Worried about rising gas prices? The Europe path doubles costs

Published April 20, 2026 7:00am ET



While Americans fill their gas tanks for around $4.10 a gallon and $5.60 for diesel, Irish drivers and other Europeans are paying $8.55 for gas and nearly $9.60 for diesel. That is not a market accident. It is the direct result of Europe’s aggressive carbon taxes, excise duties, and net-zero ideology.

In Ireland alone, the carbon tax has climbed from $66 per ton in 2024 to $84 this year, with a legally mandated march to $118 by 2030. Those pennies-per-liter add up fast: They now make up 57% of the price at the pump and 48% of diesel costs. Every loaf of bread, every delivery, and every tractor run costs more because politicians decided fossil fuels must be punished, not produced. 

There are Democrats and a few Republicans who support a carbon tax, which will make everything more expensive. 

HORMUZ CHOKE POINT PUTS THE ROTTEN FRUITS OF ‘GREEN’ POLICIES ON FULL DISPLAY

The latest pain comes from the Iran conflict. The closure of the Strait of Hormuz — the chokepoint for one-fifth (about 20 million barrels a day) of global oil — triggered the largest supply shock in modern history. Brent crude spiked above $110 a barrel in March. Europe felt it the hardest. 

Why? Because Europe refuses to harvest its own abundant fossil fuels. Years of green mandates shut down domestic drilling, banned new exploration, and forced reliance on imported LNG and refined products from unstable regions. 

When Hormuz slammed shut, there was no domestic buffer. Prices soared, stations ran dry, and the bill landed squarely on households already crushed by the highest energy costs in the developed world, double those of the United States.

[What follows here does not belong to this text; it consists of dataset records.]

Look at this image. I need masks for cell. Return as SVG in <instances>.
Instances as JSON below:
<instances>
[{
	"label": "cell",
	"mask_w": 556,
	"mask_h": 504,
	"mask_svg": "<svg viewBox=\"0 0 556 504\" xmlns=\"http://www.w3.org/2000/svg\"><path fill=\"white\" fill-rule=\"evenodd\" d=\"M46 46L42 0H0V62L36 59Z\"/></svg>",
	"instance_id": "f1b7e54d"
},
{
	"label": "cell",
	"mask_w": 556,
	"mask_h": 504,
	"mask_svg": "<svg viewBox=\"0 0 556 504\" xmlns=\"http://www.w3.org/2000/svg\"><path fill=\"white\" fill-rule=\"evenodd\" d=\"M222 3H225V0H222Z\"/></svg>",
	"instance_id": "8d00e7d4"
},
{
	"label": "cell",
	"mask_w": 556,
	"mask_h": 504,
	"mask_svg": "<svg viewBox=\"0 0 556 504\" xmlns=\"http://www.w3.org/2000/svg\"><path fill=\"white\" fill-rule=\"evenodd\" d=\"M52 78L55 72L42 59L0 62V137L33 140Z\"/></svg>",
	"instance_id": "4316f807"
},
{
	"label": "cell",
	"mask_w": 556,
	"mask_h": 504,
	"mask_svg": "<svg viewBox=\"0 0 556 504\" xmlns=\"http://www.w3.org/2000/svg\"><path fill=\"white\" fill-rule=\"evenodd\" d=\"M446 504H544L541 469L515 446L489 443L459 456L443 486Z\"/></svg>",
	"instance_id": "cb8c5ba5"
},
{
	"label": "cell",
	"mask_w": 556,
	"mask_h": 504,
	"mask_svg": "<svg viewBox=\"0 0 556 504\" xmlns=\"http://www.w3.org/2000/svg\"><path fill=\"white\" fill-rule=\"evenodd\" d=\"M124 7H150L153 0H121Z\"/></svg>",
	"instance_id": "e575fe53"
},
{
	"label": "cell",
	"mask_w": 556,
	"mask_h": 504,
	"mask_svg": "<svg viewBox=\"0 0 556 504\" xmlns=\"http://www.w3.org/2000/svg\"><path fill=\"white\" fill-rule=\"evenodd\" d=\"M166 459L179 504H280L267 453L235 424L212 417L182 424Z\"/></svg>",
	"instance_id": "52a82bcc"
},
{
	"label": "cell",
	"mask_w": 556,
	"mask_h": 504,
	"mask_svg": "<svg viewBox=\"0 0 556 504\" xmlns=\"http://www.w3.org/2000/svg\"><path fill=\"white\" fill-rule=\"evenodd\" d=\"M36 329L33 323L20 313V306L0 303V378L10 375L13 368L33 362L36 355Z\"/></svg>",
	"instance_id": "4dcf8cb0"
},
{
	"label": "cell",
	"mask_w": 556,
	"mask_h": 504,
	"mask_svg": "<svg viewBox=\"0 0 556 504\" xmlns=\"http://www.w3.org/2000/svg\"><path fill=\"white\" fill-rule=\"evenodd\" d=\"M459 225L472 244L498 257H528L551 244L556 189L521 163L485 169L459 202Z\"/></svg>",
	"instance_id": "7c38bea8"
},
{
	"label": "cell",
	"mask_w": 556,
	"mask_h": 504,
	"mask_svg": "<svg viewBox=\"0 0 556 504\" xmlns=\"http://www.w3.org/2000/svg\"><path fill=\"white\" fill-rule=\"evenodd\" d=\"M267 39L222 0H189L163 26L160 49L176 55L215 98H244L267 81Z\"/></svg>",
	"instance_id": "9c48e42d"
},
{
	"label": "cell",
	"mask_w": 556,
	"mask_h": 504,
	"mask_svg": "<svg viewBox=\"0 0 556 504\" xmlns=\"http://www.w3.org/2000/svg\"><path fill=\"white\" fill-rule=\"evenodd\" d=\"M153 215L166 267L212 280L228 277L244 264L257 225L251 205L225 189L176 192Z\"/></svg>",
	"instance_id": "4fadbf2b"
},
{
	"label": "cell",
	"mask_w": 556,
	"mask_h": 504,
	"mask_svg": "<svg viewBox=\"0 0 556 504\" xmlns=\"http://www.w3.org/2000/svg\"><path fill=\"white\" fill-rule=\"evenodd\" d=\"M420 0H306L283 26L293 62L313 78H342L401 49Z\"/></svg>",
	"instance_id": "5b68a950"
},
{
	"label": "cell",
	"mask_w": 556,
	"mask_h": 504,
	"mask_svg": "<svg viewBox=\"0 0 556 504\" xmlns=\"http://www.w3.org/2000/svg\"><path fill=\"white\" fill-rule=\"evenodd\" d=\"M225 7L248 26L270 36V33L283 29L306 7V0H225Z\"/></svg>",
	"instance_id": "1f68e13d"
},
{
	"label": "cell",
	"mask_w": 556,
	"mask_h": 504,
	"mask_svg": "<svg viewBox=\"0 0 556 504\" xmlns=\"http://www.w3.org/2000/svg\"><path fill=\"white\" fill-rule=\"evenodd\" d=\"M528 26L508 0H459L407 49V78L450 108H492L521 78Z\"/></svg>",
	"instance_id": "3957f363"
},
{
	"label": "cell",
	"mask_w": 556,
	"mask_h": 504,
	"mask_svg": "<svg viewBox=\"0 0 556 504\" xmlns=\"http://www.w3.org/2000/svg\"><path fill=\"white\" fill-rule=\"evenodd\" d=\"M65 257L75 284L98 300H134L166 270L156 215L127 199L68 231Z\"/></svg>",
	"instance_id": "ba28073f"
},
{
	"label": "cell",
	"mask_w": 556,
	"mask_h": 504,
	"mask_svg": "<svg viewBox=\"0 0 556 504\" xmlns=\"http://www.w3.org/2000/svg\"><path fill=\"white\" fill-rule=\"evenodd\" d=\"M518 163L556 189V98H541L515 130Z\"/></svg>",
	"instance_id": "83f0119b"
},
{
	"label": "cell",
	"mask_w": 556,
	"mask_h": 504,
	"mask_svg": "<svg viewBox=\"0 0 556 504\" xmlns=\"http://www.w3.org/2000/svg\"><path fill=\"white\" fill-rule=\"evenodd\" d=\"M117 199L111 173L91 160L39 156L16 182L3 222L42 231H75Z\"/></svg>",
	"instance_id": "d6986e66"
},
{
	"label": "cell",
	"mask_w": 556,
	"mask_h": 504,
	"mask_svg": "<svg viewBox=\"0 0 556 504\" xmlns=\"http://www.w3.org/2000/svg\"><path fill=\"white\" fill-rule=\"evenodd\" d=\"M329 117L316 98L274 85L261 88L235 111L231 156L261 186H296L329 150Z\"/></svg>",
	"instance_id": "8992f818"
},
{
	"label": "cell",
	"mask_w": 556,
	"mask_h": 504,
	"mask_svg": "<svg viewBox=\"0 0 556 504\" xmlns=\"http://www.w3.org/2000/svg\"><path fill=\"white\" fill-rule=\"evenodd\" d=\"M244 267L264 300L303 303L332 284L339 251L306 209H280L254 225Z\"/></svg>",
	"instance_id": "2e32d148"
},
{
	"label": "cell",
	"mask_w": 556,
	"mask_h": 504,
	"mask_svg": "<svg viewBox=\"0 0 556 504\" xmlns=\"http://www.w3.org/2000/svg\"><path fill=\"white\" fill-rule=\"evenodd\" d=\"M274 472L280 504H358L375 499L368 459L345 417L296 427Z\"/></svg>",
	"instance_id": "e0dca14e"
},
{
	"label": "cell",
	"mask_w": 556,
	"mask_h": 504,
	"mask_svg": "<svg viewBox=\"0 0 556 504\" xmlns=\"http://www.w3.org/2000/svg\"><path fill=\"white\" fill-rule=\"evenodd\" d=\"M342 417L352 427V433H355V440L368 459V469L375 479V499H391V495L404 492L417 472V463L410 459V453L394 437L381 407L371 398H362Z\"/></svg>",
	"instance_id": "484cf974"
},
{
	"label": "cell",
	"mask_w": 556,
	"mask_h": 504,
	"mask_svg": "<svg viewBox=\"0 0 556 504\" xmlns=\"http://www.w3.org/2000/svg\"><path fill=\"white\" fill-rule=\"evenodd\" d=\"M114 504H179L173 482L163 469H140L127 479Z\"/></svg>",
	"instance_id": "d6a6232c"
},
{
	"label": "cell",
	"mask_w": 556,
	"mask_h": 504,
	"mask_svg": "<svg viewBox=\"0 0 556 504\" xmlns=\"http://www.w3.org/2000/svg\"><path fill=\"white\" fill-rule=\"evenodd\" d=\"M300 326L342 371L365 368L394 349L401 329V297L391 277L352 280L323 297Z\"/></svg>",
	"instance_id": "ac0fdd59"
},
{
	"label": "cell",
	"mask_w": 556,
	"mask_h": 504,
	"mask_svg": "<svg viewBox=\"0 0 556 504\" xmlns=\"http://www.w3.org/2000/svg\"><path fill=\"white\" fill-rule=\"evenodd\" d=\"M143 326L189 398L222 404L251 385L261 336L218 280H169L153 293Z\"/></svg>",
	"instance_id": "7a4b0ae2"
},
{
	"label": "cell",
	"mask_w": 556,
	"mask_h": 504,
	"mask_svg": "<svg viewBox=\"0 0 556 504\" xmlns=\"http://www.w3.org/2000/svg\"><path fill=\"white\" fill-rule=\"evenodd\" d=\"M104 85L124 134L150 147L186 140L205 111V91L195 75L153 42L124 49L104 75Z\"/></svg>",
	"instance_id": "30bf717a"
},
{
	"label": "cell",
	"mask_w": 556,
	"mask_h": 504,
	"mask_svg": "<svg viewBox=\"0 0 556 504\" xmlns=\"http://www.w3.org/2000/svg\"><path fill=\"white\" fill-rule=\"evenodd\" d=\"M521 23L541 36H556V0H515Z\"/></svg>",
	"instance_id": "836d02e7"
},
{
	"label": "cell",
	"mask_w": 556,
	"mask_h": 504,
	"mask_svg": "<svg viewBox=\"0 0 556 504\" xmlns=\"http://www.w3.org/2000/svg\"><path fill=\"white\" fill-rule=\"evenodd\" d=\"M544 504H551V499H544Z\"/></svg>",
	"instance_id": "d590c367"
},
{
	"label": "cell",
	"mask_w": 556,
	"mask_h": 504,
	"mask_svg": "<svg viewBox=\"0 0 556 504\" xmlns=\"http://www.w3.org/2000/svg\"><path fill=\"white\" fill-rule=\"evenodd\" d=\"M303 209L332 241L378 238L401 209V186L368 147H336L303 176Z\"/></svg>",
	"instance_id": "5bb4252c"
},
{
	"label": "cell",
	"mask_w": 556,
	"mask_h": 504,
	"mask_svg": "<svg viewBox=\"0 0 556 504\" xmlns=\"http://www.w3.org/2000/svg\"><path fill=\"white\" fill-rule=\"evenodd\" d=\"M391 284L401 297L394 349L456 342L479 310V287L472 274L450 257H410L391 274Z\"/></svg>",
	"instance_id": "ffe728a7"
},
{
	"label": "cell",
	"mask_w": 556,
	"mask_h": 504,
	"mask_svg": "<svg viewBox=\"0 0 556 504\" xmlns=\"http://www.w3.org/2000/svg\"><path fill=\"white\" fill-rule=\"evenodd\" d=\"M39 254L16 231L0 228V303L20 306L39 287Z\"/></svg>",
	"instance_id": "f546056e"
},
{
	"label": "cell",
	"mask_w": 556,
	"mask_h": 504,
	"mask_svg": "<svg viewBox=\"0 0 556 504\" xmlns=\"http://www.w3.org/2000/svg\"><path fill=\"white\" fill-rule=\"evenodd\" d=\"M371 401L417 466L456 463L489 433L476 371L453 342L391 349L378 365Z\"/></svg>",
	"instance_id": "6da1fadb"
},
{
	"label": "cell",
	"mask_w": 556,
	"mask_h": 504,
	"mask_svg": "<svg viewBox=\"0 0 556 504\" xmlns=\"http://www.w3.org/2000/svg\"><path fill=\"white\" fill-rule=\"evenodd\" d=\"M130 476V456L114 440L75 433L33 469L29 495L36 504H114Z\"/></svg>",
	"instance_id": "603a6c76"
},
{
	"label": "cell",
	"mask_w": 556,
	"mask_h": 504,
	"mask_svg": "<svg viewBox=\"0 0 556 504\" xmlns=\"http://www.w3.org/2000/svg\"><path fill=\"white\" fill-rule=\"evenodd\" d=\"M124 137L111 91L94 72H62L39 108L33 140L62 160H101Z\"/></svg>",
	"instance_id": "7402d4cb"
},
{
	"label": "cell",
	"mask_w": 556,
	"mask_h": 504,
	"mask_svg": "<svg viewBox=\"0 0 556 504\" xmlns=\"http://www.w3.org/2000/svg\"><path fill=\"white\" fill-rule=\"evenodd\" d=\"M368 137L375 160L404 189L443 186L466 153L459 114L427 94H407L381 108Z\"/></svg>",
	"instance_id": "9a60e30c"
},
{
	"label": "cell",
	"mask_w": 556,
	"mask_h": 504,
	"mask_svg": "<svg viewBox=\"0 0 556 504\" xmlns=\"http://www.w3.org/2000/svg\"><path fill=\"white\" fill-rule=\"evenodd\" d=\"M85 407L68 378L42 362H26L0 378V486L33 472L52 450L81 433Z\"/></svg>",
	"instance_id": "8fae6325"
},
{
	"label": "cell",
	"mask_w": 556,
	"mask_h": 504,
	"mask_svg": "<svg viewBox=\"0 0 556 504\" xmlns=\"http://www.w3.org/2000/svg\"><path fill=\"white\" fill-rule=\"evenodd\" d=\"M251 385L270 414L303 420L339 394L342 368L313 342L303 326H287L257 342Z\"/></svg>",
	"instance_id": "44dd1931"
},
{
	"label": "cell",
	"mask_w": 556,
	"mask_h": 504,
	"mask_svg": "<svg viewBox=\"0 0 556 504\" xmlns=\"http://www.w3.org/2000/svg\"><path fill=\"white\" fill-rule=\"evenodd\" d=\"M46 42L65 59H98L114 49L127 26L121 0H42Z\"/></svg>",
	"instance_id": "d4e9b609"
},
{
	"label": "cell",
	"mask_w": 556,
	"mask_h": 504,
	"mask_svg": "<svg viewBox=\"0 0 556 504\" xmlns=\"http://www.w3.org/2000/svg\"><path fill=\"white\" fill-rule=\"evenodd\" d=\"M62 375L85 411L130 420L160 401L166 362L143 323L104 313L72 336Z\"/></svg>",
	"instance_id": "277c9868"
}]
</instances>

Now, Irish farmers and truckers have had enough. Since April 7, they have blockaded motorways, ports, and Dublin’s O’Connell Street with tractors and lorries. Over a third of fuel stations are empty. Their demand is simple: Suspend the carbon tax, cap pump prices, and stop the planned hikes.

These are not fringe radicals; they are the men and women who feed the country and move its goods. They know what the politicians refuse to admit: Every extra cent on diesel is a direct hit on their margins and families, and it adds to the cost of everything on supermarket shelves. And the worst is yet to come. The carbon tax is scheduled to keep rising every year for the next five years.

Contrast that with the United States. Thanks to America First energy policies, the U.S. drills, produces, and exports. No federal carbon tax. Many blue states have something similar to a carbon tax; they call it either cap-and-trade, cap-and-invest, or carbon pricing. Thankfully, we have no punishing net-zero timeline. The result is energy independence and energy prices roughly half of Europe’s. 

When global shocks hit, U.S. domestic supply softens the blow. U.S. manufacturers, truckers, and farmers do not face the same threat of expensive energy. Our economy grows because energy production and use are treated as assets, not climate sins.

Europe’s leaders sold net-zero as the path to cheaper, cleaner prosperity. The opposite happened. Electricity prices in Germany and the United Kingdom have more than doubled in real terms since the green push began. Heavy industry is fleeing to places with cheaper power. 

Households in rural Ireland heat their homes with kerosene that now carries the same carbon penalty as road diesel. The promise of “affordable green energy” was always a mirage: Wind and solar require massive subsidies, backup gas plants, expensive transmission wires, and imported critical minerals. The only thing that actually fell was Europe’s energy security, economic activity, and its citizens’ purchasing power.

California has followed Europe’s folly. California imports 60% of its oil instead of producing it in-state. Because of “green” ideology, it chose to import oil rather than have that economic activity, above-average-paying jobs, and tax revenue stay in the state. 

Americans should count our blessings every time we pass a gas station. The U.S. has abundant resources, rational policy, and the freedom to use them. Europe chose virtue-signaling over reality and is now paying the price in higher costs, empty stations, and angry farmers and truckers blocking the roads. 

RECLAIMING AFFORDABILITY: STATE-LEVEL GREEN NEW DEALS INVITE HIGHER ENERGY BILLS

Europe’s experiment is failing in plain sight. The U.S. should not import Europe’s folly and weaknesses. Reject carbon taxes, carbon pricing, cap-and-trade, and the net-zero fantasy. The net-zero nightmare does exactly the opposite of the propaganda — it is expensive.

The U.S. needs to keep its energy strong, affordable, and independent. The alternative is already playing out across the Atlantic — and it is ugly.

Frank Lasee is president of Truth in Energy and Climate.